*What is needed*.
Using the entries below, give the count of lines that hold "smear". Say nothing besides the number.

───── Provided data ─────

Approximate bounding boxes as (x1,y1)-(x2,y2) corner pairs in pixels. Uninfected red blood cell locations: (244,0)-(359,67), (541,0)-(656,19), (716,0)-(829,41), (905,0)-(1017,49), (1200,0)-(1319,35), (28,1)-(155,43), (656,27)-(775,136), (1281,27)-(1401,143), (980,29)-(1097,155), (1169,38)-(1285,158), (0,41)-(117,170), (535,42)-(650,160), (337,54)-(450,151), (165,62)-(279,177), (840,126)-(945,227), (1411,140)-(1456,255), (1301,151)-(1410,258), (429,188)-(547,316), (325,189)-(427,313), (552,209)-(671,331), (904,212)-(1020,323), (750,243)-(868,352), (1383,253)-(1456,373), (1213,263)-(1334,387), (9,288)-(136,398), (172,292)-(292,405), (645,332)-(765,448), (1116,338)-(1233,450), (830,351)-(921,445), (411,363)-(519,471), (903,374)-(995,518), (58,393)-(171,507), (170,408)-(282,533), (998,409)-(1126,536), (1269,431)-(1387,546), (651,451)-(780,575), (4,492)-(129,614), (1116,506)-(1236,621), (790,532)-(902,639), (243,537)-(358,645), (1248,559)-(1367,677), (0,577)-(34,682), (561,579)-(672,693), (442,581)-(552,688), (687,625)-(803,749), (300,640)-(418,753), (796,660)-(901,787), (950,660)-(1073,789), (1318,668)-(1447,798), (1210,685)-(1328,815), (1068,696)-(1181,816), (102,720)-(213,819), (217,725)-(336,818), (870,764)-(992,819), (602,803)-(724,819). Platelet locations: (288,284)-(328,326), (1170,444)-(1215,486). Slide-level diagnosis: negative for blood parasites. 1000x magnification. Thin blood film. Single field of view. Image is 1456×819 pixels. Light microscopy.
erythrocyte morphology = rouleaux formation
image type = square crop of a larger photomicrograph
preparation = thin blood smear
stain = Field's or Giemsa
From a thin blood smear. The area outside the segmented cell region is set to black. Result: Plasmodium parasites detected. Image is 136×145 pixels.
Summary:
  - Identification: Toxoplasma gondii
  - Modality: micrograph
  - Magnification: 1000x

─────

*Problem solution*.
2